Heiko Bailer von LBBW AM: „Die Transition hin zu einer klimaneutralen Ökonomie wird Gewinner und Verlierer produzieren. Es ist wichtig, frühzeitig diese Gewinner und Verlierer zu identifizieren und bei der Portfolioallokation entsprechend zu berücksichtigen.“ Foto: LBBW AM

Vom 6. bis 18. November findet die 27. COP (Conference of the Parties), die Klimakonferenz der Vereinten Nationen (UN) statt. Wenn  Politiker aus aller Welt im ägyptischen Sharm El Sheikh zusammenkommen, wird der Blickpunkt laut Heiko Bailer, Leiter ESG Investments & Research der LBBW Asset Management (LBBW AM), vor allem auf drei Themen liegen:

  • 1. Der 100-Milliarden-Dollar-Frage – also dem angestrebten jährlichen Investitionsbetrag des globalen Nordens in den globalen Süden, um die Folgen des Klimawandels zu bekämpfen.
  • 2. Der Unterstützung regulatorischer Standards wie der des International Sustainability Standards Boards.
  • 3. Blended Finance. „Dies bietet ein interessantes Umfeld für Rendite suchende Investoren“, sagt Bailer. Seiner Einschätzung nach sollten Investoren bei der Portfolioausrichtung allerdings auf ein Trojanisches Pferd achten.

„So wichtig der Kampf gegen den Klimawandel auch ist – gesellschaftlich ist zu befürchten, dass Nachhaltigkeit zu einem Trojanischen Pferd für mehr Verteilungspolitik wird und dass es durch schuldenfinanzierte Subventionen zu einer fatalen Auswirkung auf Investitionsanreizen kommt“, sagt Bailer. Investoren seien gut beraten, darauf bei ihrer Portfolioausrichtung zu achten. „Die Transition hin zu einer klimaneutralen Ökonomie wird Gewinner und Verlierer produzieren. Es ist wichtig, frühzeitig diese Gewinner und Verlierer zu identifizieren und bei der Portfolioallokation entsprechend zu berücksichtigen.“

Zudem komme es darauf an, das steigende Angebot an klimabezogenen Daten des Portfolios zu nutzen – wie den implizierten Temperaturanstieg oder den Climate Value-at-Risk –  die Investoren helfen, potenzielle künftige Kosten im Zusammenhang mit dem Klimawandel einzuschätzen. Mit diesen Daten ließen sich Portfolios im Hinblick auf Risiken und Chancen optimieren, die sich im Zusammenhang mit dem Klima ergeben sowie Transitionsportfolios erstellen. „Intelligente Investoren werden die Profiteure der Transition sein“, betont Bailer. 

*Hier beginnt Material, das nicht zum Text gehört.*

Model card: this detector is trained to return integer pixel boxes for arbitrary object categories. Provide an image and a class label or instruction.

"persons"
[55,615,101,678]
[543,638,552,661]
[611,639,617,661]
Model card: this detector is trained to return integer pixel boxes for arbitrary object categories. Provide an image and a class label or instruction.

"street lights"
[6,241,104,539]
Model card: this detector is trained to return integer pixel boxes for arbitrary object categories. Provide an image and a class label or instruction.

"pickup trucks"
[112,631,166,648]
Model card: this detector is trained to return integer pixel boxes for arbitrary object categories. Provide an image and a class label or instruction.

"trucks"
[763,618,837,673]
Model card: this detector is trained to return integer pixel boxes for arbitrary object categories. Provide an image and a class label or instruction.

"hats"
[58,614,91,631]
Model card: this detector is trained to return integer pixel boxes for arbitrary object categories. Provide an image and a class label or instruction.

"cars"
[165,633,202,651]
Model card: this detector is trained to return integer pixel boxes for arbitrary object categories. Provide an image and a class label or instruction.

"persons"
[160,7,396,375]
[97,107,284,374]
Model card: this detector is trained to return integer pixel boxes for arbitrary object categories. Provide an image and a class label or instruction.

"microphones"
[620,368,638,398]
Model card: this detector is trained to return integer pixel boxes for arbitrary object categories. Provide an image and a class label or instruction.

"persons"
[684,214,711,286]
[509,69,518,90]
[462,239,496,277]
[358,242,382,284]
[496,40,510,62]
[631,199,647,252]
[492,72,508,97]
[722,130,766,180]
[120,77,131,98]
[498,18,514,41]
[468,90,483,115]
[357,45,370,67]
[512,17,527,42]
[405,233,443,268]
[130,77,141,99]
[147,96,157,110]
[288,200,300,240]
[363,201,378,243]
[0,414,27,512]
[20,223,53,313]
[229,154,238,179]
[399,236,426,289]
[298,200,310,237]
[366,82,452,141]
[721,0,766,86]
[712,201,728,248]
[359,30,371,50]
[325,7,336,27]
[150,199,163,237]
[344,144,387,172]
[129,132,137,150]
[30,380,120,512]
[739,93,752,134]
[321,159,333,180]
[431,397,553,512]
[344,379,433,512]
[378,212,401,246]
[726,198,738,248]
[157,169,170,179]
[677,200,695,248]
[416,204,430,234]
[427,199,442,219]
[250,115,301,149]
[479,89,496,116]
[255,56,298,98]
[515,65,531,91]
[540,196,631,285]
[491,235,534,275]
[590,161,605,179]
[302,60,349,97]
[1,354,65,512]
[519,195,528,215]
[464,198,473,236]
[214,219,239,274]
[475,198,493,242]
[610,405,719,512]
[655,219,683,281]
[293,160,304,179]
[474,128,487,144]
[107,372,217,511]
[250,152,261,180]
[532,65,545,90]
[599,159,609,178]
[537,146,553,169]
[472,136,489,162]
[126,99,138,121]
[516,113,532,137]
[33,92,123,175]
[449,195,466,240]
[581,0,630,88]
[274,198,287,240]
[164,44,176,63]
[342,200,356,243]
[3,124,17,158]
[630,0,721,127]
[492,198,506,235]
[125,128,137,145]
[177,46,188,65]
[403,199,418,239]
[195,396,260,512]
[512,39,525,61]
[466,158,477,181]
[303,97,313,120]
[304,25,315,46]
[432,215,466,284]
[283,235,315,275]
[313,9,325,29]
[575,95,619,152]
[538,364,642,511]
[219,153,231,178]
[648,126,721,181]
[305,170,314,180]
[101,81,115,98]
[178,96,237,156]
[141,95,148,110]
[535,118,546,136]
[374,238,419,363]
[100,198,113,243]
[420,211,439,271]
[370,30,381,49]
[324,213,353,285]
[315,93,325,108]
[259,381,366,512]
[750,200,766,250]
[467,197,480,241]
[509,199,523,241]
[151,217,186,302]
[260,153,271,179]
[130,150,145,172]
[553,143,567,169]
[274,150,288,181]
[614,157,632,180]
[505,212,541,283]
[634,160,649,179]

Politischen Rahmenbedingungen für Investments in den globalen Süden müssen verbessert werden

Eine Win-Win-Situation kann dabei nach Einschätzung Bailers der Ansatz Blended Finance schaffen – also der Einsatz öffentlicher Entwicklungsfinanzierung zur Aktivierung privater Kapitalflüsse in Schwellen- und Entwicklungsländer. Dieser Ansatz könne positive Effekte sowohl für die Kapitalanleger als auch für die geförderten Projekte erzielen. „Das Blended Finance Policy Framework braucht allerdings Unterstützung von internationalen regulatorischen Standards, um Kapitalflüsse in den globalen Süden zu unterstützen und das Vertrauen von Investoren zu gewinnen – den Rest macht die Markteffizienz“, erklärt Bailer.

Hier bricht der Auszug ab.